> [Assignment]:
Everything from the line containing "DJVU. 5 языков" to the close of the listing below should be retyped exactly, and nothing before it.
[Data provided Boundary: Start]
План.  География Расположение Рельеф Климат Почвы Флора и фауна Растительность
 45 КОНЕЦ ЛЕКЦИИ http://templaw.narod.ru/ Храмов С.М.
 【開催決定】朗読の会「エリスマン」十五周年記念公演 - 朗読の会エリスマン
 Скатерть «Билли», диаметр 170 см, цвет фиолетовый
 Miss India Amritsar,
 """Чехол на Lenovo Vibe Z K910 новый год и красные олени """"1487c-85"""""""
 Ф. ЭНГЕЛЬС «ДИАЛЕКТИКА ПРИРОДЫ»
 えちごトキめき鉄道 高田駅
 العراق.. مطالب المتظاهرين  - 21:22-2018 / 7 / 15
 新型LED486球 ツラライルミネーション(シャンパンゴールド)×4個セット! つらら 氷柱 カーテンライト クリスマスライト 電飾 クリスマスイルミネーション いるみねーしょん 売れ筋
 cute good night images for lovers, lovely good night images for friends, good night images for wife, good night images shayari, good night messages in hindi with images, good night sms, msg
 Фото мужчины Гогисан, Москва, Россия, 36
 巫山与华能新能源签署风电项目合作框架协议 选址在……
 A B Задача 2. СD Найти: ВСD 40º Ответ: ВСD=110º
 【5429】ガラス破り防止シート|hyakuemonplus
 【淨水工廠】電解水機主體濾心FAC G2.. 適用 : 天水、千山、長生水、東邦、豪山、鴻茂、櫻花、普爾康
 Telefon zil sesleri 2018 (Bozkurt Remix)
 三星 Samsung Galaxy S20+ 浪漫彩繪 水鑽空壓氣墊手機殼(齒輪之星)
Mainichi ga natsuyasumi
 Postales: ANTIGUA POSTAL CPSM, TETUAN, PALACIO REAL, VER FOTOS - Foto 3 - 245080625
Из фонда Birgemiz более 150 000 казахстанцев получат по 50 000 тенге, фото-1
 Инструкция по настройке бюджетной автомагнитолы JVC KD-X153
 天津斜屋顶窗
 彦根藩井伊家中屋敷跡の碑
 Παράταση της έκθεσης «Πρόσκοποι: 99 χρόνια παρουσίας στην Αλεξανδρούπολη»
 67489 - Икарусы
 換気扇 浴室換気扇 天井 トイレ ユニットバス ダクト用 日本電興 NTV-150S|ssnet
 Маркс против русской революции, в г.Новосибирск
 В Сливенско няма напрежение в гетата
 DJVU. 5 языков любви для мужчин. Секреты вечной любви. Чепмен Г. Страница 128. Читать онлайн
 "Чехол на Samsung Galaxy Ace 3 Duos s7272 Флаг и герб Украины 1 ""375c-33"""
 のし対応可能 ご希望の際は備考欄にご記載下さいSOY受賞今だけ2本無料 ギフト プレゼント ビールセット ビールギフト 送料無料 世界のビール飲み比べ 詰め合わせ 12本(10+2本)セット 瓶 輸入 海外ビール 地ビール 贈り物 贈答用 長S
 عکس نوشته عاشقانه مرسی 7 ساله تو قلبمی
[Data provided Boundary: End]
> [Written solution]:
 DJVU. 5 языков любви для мужчин. Секреты вечной любви. Чепмен Г. Страница 128. Читать онлайн
 "Чехол на Samsung Galaxy Ace 3 Duos s7272 Флаг и герб Украины 1 ""375c-33"""
 のし対応可能 ご希望の際は備考欄にご記載下さいSOY受賞今だけ2本無料 ギフト プレゼント ビールセット ビールギフト 送料無料 世界のビール飲み比べ 詰め合わせ 12本(10+2本)セット 瓶 輸入 海外ビール 地ビール 贈り物 贈答用 長S
 عکس نوشته عاشقانه مرسی 7 ساله تو قلبمی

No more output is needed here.